Der klientenzentrierte Ansatz ist einer von mehreren neuen Ideen, die sich ab den 1940er Jahren als weitere Alternativen zu Psychoanalyse und Behaviorismus entwickelten. Er hat einen Gründer, den Psychologen Carl Rogers. Der fing in den 1930er Jahren als Psychoanalytiker in einem Zentrum für Mütterberatung an. Er merkte bald, dass ihn die starren Schablonen der Probleminterpretation von Freud nicht weiter brachten. Es half den Müttern nichts, zu erfahren, dass sie ihre eigenen Väter begehrt hätten usw. etc.

Rogers war von Anfang an ein guter Zuhörer, was man in keiner Ausbildung lernt. Deshalb bemerkte er dass sie eigentlich alle wussten, was bei ihnen schief lief und niemanden brauchten, der ihnen dies sagte. Sie wussten sogar irgendwie schon, was sie eigentlich richtigerweise tun müssten. Ihr Problem war: sie fanden keine Kraft, dieses Wissen umzusetzen.

Rogers schloss daraus, dass die Aufgabe des Therapeuten darin liegen muss, ihnen irgendwie diese Kraft zu geben. Und auch hier half ihm seine Haltung, zu entdecken, wie das geht. Denn er bemerkte, dass er, wenn er darauf verzichtete, ihnen zu sagen, was sie tun müsste und „nur“ zuhörte und bei ihnen war, ihnen auf mysteriöse Art viel von der Kraft gab, sich so zu verändern, wie sie sich verändern mussten, um ihre Probleme zu lösen.

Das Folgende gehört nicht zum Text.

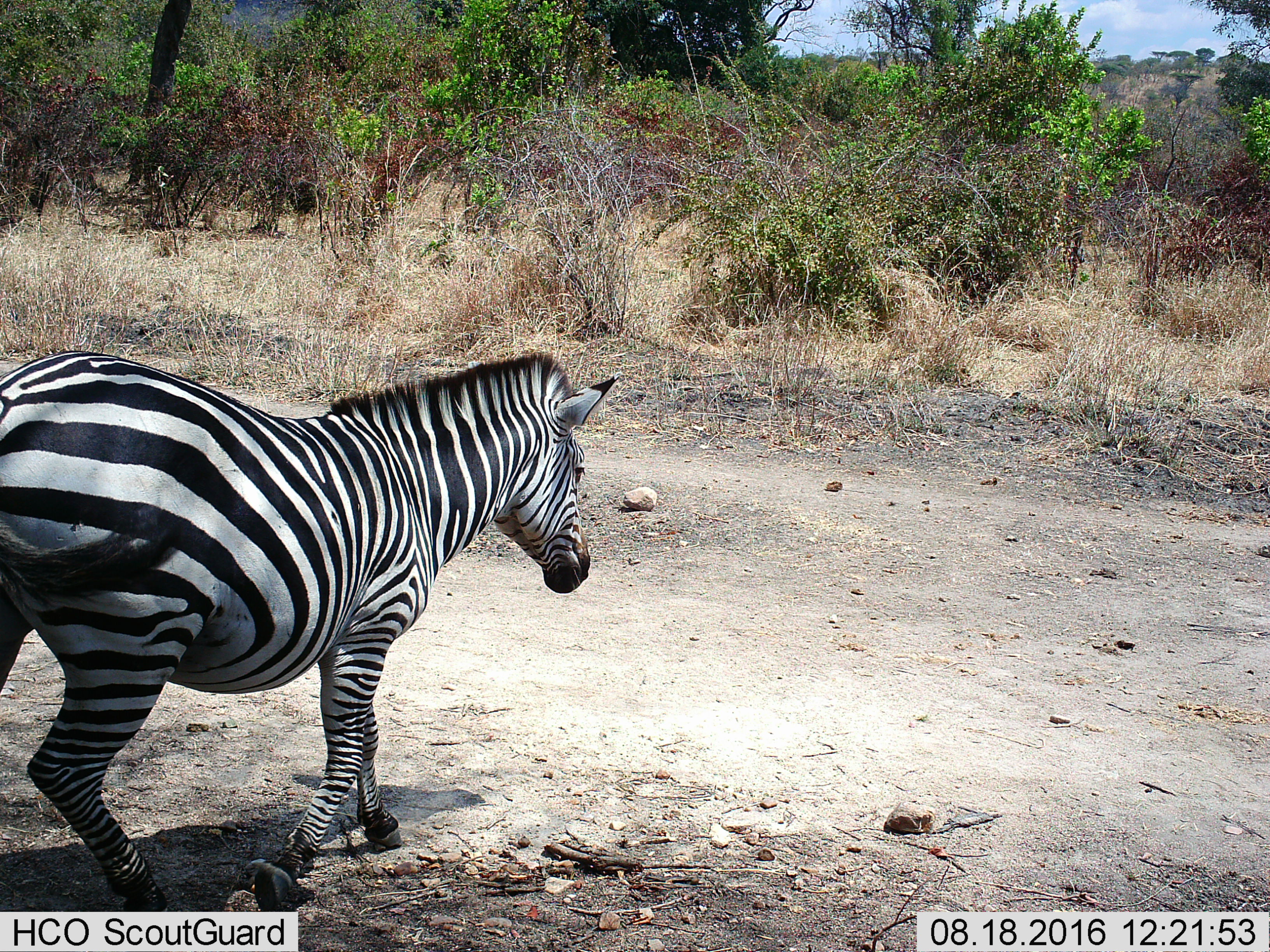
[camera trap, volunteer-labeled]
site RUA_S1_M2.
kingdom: Animalia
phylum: Chordata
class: Mammalia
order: Perissodactyla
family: Equidae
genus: Equus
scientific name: Equus quagga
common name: plains zebra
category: zebraplains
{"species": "zebraplains (plains zebra) (Equus quagga)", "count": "1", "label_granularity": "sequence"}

Für einen Psychologen und Therapeuten war das eine sensationelle Feststellung. Es kam also gar nicht darauf an, etwas für oder mit den Klientinnen zu tun. Ein Therapeut musste nicht besser wissen als die Klientin, was gut und richtig für sie ist. Er muss sie nicht diagnostizieren und ihr keine Normen von Gesellschaft oder Obrigkeiten aufdrücken. Sie wussten das alles schon und versuchten eigentlich von sich aus schon, sich anzupassen. Er muss keine Konflikte mit den Eltern in der Kindheit analysieren und kein Verhalten an- oder aberziehen. Er musste eigentlich „nur“ da sein und ihnen auf eine bestimmte förderliche Art zuhören. Eine Art, die kein Nur ist, da man in der Gesellschaft kaum je findet, nach der aber alle Menschen immer suchen.

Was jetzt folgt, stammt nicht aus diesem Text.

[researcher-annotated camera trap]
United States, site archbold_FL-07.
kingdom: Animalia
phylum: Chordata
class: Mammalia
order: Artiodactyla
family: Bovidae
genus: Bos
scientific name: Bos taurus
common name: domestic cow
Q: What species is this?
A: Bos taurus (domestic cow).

Er machte es zu seinem Lebenswerk, das förderliche Zuhören zu einer eigenen Kunst zu entwickeln und es stets zu verbessern. Dafür führte er als neu in die Ausbildung von Studenten ein, Gespräche auf Tonband aufzunehmen, nachher anzuhören und auszuwerten, an welcher Stelle die Klientinnen sich wohl fühlten und an welchen weniger. Nur wenn sie sich bei ihrem Therapeuten wohl und geborgen fühlten, konnten sie ihre Kräfte finden und entwickeln.

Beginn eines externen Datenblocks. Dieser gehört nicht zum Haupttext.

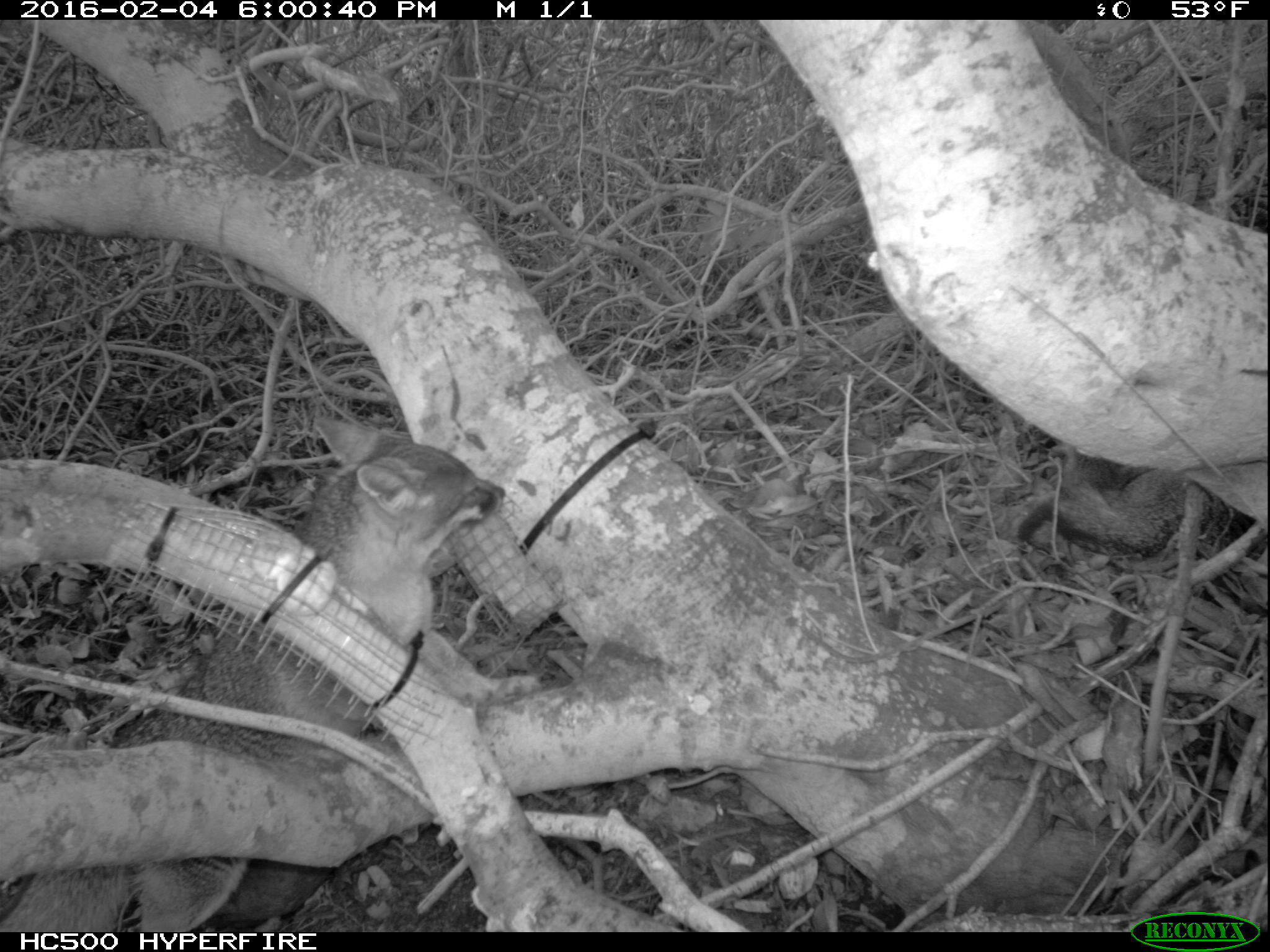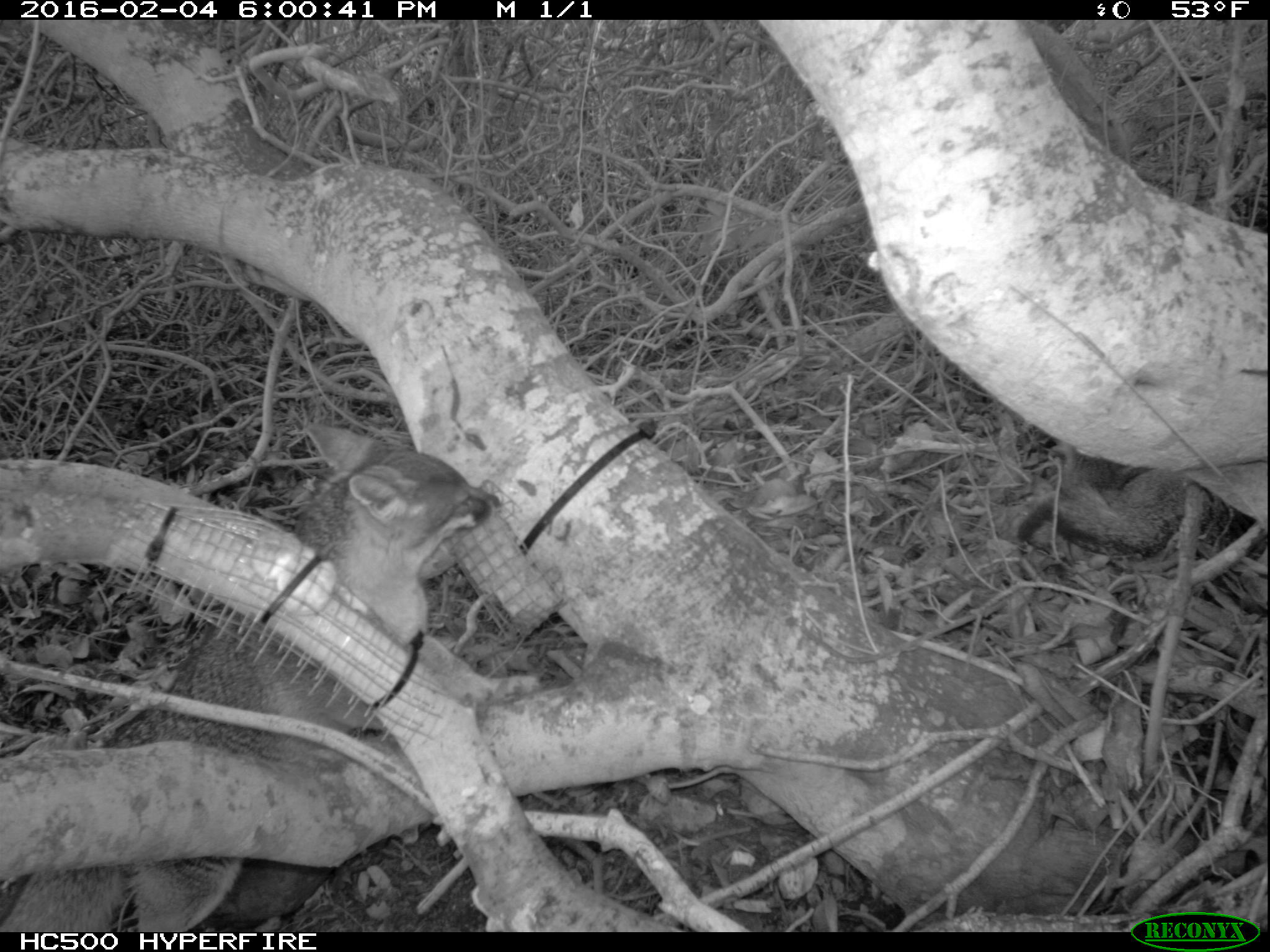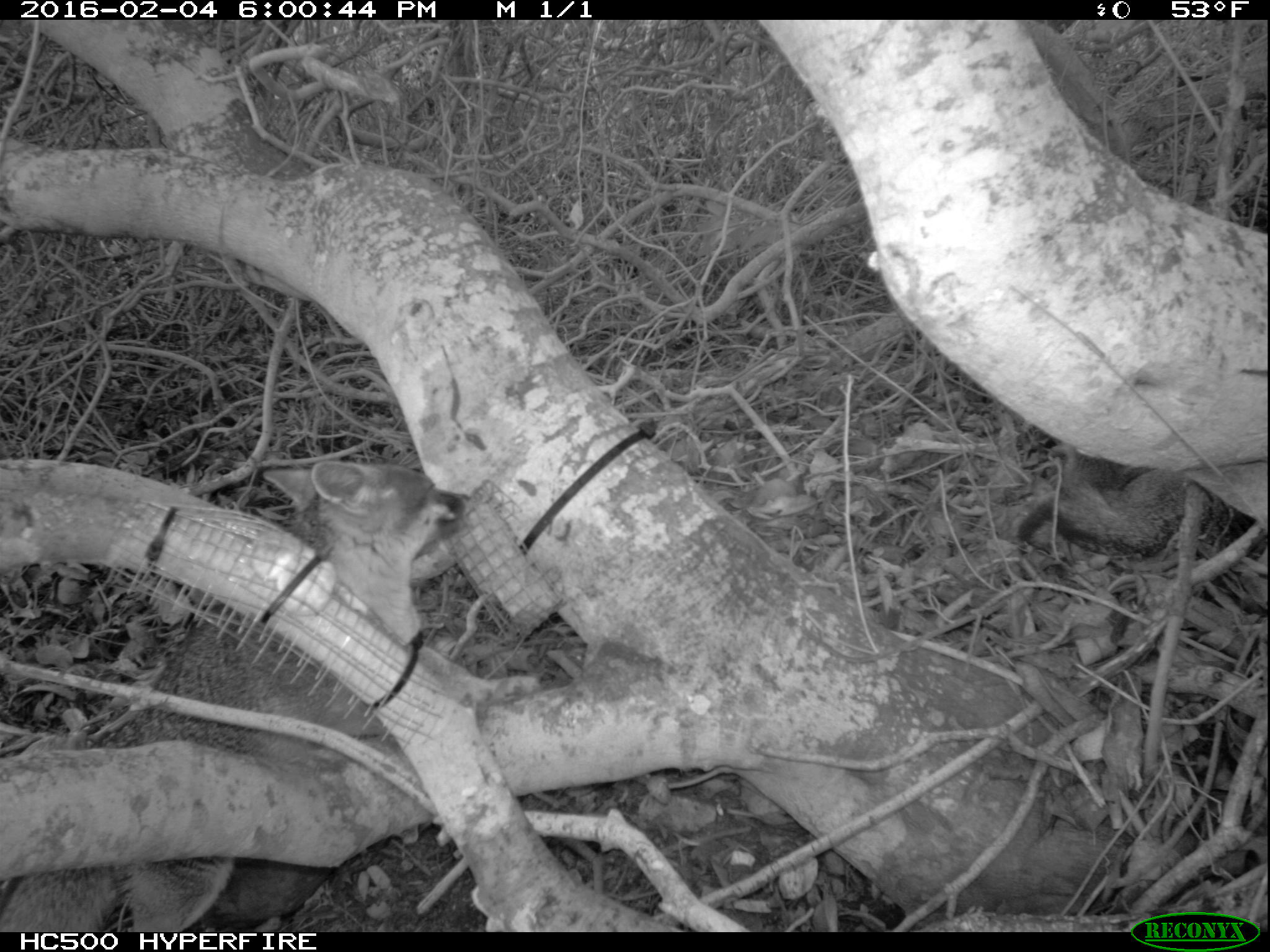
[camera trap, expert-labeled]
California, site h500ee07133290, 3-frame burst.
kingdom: Animalia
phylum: Chordata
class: Mammalia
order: Carnivora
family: Canidae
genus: Urocyon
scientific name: Urocyon littoralis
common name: island fox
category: fox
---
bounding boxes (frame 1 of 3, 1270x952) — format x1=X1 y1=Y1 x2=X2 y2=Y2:
fox: x1=0 y1=416 x2=504 y2=932; x1=1012 y1=446 x2=1269 y2=566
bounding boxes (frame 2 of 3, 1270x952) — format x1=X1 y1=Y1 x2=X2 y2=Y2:
fox: x1=0 y1=423 x2=500 y2=931; x1=1016 y1=451 x2=1256 y2=557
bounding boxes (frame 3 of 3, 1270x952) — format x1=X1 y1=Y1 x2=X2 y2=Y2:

Rogers liess einige seiner Gespräche mit einigen Klienten, die damit einverstanden waren, oder mit Schauspielern aufzeichnen. Daher kann man einen Einblick bekommen, wie ein Therapiegespräch bei Rogers aussah. Ein Beispiel ist ein Gespräch mit einem schwarzen jungen Mann, der über Rassismus berichtet. 1977 war es in den USA sehr selten, dass Weisse sich so etwas ohne Widerspruch von einem Schwarzen anhörten. Manche meinen, dass das sogar heute noch so sei. In einem anderen Gespräch erläutert er auch an einigen Stellen, warum er etwas Bestimmtes sagt oder fragt.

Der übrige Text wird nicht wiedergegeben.